Kurdischer Aktivist vor Gericht

Viele Verfahren und Verurteilungen aufgrund der 129er-Paragrafen in jüngster Vergangenheit

  • Peter Nowak
  • Lesedauer: 4 Min.

Wenn man die Parole »Freiheit für Abdullah Öcalan« hört, denken alle sofort an den seit über 22 Jahren in der Türkei inhaftierten Vorsitzenden der kurdischen Arbeiterpartei (PKK). Doch passt sie auch auf einen aktuellen Fall hierzulande: Am 11. April wurde vor dem Oberlandesgericht Frankfurt (OLG) die Hauptverhandlung gegen einen in Deutschland lebenden Abdullah Öcalan eröffnet, der mit dem PKK-Vorsitzenden nicht verwandt ist. Der Name ist in Kurdistan häufig. Was beide Öcalans eint, ist ihr Engagement für die kurdische Bewegung.

━━━━━━━━━━━━━━━━

* DEINE AUFGABE: An welchem Tag wurde laut dem Text über den kurdischen Aktivisten vor Gericht die Hauptverhandlung vor dem Oberlandesgericht Frankfurt eröffnet?

* MITGELIEFERTES MATERIAL:

━━━━━━━━━━━━━━━━

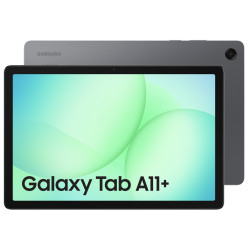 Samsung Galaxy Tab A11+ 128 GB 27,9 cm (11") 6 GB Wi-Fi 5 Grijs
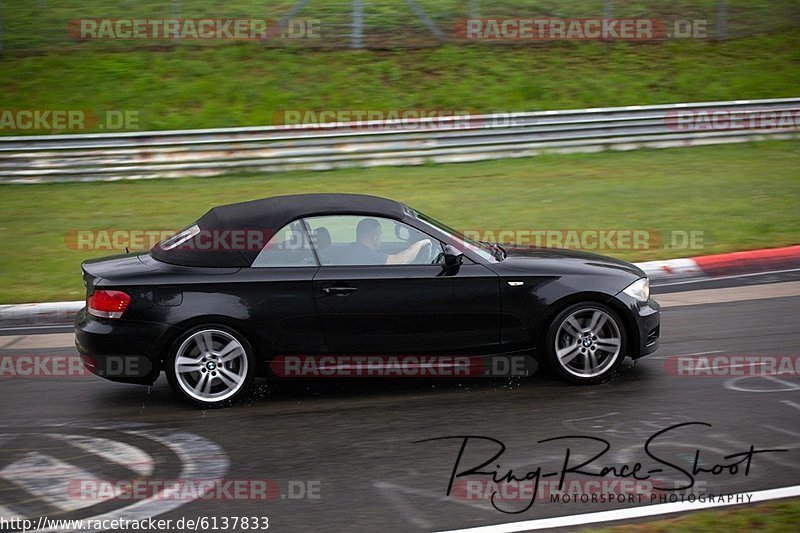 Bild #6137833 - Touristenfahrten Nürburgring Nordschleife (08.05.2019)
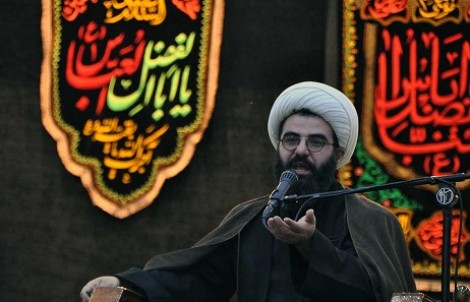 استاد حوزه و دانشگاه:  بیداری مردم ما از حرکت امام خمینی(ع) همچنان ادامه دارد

━━━━━━━━━━━━━━━━

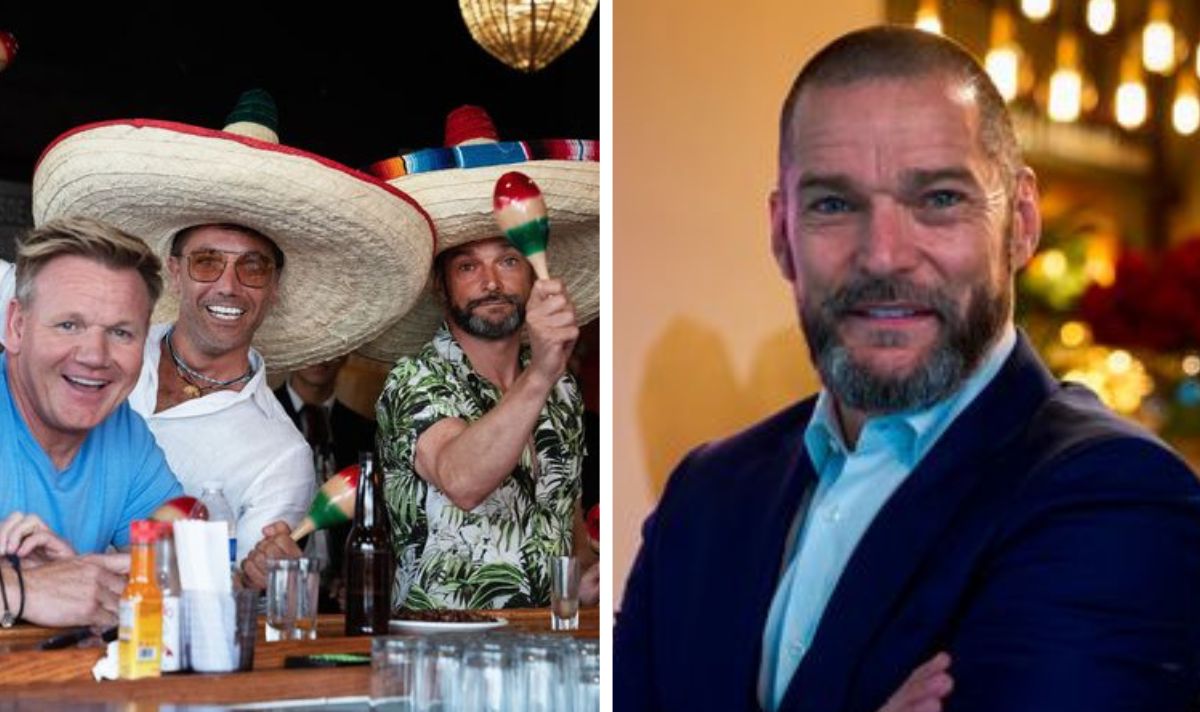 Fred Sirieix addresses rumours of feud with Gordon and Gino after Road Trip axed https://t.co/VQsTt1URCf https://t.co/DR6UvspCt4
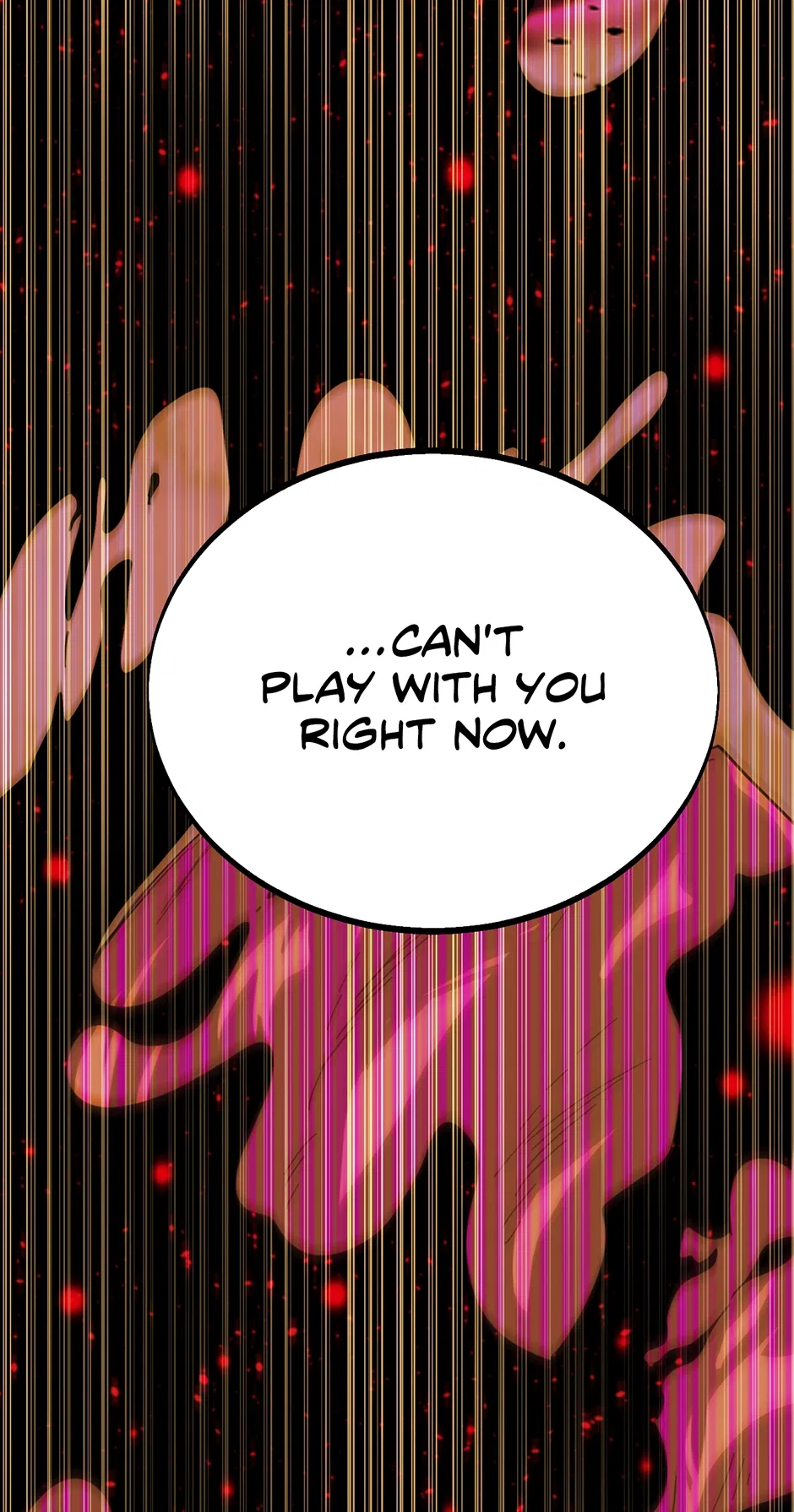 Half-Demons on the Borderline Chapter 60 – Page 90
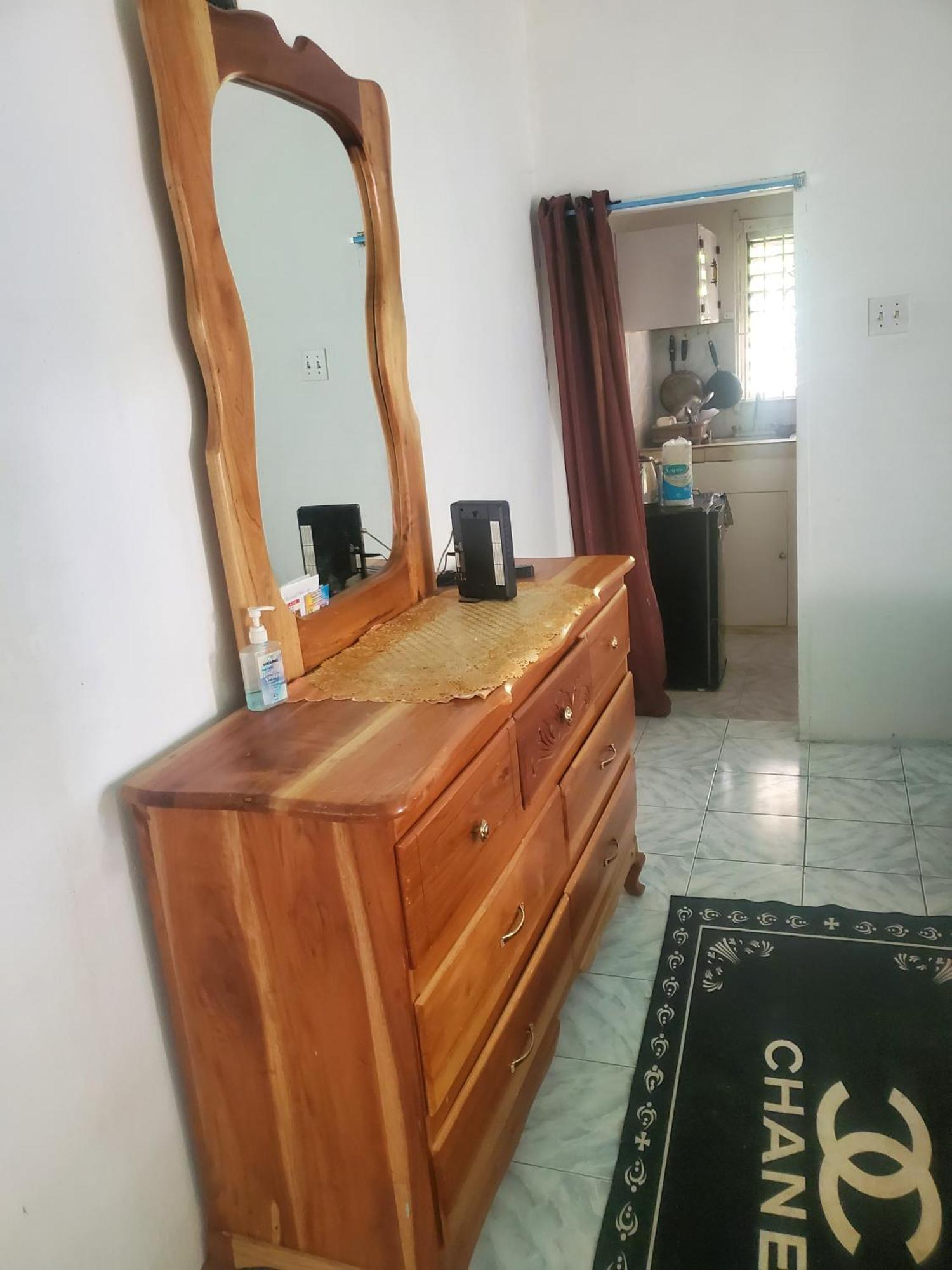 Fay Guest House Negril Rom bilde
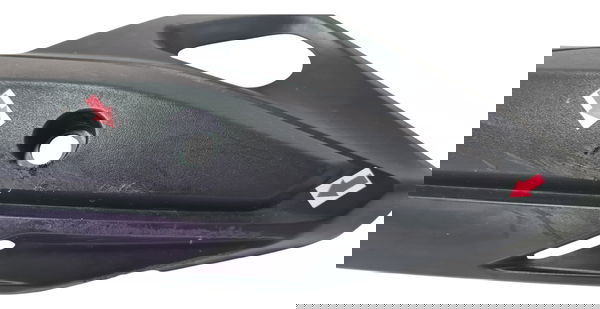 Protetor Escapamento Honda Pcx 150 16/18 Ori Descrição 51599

━━━━━━━━━━━━━━━━

* SCHRIFTLICHE LÖSUNG: Am 11. April.